» **EXTRACT TO READ**

Fri Mar 4, 2011
The controversy over the US-backed Tribunal probing the assassination of former premier Rafik Hariri continues to charge Lebanese politics.
More and more ministers are refusing to cooperate with the US-backed Special Tribunal for Lebanon (STL), questioning its credibility, a Press TV correspondent reported.
Hariri, along with 22 others, was assassinated on February 14, 2005, when explosives equal to around 1,000 kilogram of TNT were detonated in downtown Beirut.
Lately, caretaker Prime Minister Saad Hariri has been confronted with the case of four ministers in the outgoing cabinet who refused to hand in documents demanded by Danile Bellemare Fransen, the STL prosecutor.
Lebanon's caretaker minister of telecommunications Charbel Nahhas said Wednesday he had ignored several requests by Bellemare to cooperate with the court because they were “contrary to Lebanese law as concerns the secrecy of phone records and immunity given to deputies and presidents.”
Nahas said he had transferred the STL request to the council of ministers, which cannot convene given that it is an outgoing cabinet.
According to some reports, the prosecutor had even asked for the fingerprints of over four million Lebanese, basically every single citizen in the country.
In that respect, law experts say that Lebanese law does have a say in the debate.
An international lawyer, Franklin Lamb, said: "When Nahhas rejected the request, I think he was on solid ground under Lebanese law, because Article 106 of the privacy law may be violated by that."
Nahas' refusal to cooperate was reflected in an infuriated statement made by the March 14th coalition which condemned ministers' “refusal to supply STL prosecutor with the documents he needed for his investigation.”
The March 14th is worried that with it out of the cabinet, the memorandum of agreement signed by the then Prime Minister Fouad Seniora government in 2007 could become annulled in the next cabinet headed by PM-designate Najib Mikati.
The March 8th alliance has strongly challenged the constitutional legality of the memorandum since it was not approved by the Parliament nor signed by the president at the time.

» **QUESTIONS ON THE MATERIAL**
(a) Update the part of the article on the Hariri tribunal that opens with "An international lawyer, Franklin" and closes with "at the time.", replacing "Parliament" with "legislature".
(b) Summarize the article on the Hariri tribunal in two sentences.
(c) Answer these questions from the article on the Hariri tribunal:
(i) How many other people were killed along with Rafik Hariri?
(ii) Which article of the privacy law did Franklin Lamb say might be violated?
(iii) On what grounds does the March 8th alliance challenge the memorandum's constitutional legality?

» **DATA FOR ANALYSIS**

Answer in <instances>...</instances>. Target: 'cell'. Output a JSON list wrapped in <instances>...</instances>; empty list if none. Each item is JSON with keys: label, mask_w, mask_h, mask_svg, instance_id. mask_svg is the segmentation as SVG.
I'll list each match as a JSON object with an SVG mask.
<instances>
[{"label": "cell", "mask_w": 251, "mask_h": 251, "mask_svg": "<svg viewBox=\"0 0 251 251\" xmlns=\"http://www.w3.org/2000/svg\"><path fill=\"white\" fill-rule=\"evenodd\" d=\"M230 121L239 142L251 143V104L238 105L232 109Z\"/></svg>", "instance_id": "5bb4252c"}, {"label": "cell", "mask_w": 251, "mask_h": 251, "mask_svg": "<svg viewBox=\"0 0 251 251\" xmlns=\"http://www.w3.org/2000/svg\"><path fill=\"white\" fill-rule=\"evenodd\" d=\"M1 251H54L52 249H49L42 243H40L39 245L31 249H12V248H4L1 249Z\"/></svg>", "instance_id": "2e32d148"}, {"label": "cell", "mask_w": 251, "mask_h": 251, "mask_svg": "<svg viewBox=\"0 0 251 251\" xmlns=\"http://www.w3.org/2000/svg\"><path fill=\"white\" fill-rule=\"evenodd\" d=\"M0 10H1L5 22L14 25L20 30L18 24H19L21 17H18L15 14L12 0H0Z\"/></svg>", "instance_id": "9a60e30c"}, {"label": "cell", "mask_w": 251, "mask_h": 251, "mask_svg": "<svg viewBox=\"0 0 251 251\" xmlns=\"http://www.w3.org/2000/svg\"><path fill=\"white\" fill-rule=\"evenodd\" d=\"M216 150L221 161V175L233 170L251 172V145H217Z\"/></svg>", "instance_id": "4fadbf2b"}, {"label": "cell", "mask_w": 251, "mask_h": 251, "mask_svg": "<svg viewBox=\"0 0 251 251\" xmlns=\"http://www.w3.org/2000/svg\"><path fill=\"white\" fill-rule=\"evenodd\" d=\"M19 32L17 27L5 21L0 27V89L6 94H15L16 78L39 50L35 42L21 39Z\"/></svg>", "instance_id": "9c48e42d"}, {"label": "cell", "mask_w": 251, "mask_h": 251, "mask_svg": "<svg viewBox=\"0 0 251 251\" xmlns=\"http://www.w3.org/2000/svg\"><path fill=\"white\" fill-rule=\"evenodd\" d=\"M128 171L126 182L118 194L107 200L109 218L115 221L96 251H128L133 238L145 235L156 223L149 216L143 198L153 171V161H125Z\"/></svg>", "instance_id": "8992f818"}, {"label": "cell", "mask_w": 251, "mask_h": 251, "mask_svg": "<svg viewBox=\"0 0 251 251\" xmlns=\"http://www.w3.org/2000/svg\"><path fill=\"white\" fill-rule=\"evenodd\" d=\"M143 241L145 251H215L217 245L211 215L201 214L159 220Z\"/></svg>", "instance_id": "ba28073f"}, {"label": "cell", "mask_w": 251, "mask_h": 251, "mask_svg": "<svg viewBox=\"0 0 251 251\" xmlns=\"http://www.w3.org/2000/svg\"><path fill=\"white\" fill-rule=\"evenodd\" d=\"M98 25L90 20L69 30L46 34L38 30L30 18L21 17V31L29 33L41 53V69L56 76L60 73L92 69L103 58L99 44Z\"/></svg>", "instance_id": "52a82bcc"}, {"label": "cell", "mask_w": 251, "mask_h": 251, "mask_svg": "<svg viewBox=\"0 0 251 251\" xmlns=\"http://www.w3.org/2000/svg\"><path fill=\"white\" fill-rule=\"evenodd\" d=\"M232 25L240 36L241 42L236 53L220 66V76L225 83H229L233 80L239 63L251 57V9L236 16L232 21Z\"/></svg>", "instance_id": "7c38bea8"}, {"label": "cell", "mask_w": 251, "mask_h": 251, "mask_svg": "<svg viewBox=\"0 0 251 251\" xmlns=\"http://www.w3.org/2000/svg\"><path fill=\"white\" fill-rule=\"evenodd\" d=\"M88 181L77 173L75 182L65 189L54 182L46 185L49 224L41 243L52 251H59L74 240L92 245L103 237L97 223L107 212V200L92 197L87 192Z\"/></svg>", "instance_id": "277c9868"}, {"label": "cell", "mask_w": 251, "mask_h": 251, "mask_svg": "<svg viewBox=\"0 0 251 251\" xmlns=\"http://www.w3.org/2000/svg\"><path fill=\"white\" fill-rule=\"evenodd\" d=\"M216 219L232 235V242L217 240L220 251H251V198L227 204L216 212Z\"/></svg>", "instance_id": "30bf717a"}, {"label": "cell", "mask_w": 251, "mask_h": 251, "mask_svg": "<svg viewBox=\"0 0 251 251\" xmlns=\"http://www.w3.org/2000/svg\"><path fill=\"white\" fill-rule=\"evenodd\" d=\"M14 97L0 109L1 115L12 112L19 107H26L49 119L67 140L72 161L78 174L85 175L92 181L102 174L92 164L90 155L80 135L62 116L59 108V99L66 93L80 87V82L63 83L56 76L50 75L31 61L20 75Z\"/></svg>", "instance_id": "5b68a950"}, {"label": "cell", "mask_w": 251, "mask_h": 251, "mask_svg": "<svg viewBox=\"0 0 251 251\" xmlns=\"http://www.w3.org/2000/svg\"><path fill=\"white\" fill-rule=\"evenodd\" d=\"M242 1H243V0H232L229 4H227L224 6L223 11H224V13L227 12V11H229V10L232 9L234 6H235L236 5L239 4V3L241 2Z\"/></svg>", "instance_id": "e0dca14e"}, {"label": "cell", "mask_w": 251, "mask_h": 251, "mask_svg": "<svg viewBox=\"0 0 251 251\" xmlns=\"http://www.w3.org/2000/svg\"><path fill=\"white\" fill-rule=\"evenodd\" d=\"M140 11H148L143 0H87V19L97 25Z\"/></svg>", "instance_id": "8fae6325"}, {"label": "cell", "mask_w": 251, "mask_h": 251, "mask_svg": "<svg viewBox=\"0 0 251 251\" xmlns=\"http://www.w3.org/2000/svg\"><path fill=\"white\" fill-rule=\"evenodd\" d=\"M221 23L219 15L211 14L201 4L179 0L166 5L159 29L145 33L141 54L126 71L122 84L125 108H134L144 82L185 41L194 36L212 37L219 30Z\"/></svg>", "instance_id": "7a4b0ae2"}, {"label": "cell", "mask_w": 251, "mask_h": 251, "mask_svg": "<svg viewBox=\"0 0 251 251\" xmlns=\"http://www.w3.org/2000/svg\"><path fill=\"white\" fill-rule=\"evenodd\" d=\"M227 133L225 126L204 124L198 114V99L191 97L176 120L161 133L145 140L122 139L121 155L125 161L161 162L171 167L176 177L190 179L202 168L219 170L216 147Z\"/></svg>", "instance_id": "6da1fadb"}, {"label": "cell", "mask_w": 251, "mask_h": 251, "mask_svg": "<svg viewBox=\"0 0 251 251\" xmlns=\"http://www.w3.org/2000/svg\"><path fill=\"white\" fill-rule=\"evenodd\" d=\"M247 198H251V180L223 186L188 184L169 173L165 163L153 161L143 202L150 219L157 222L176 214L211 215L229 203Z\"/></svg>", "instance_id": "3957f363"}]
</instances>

» **SOLUTIONS TO THE EXERCISE**
(a)
An international lawyer, Franklin Lamb, said: "When Nahhas rejected the request, I think he was on solid ground under Lebanese law, because Article 106 of the privacy law may be violated by that."
Nahas' refusal to cooperate was reflected in an infuriated statement made by the March 14th coalition which condemned ministers' “refusal to supply STL prosecutor with the documents he needed for his investigation.”
The March 14th is worried that with it out of the cabinet, the memorandum of agreement signed by the then Prime Minister Fouad Seniora government in 2007 could become annulled in the next cabinet headed by PM-designate Najib Mikati.
The March 8th alliance has strongly challenged the constitutional legality of the memorandum since it was not approved by the legislature nor signed by the president at the time.

(b) Several ministers in Lebanon's outgoing cabinet have refused to hand over documents requested by the prosecutor of the US-backed Special Tribunal for Lebanon, and the caretaker telecommunications minister said the requests were contrary to Lebanese law on the secrecy of phone records and the immunity of deputies and presidents. The March 14th coalition condemned the refusal and worries that the 2007 memorandum of agreement could be annulled under the next cabinet, while the March 8th alliance has challenged the memorandum's constitutional legality.

(c)
(i) 22.
(ii) Article 106.
(iii) It was not approved by the Parliament, and the president at the time did not sign it.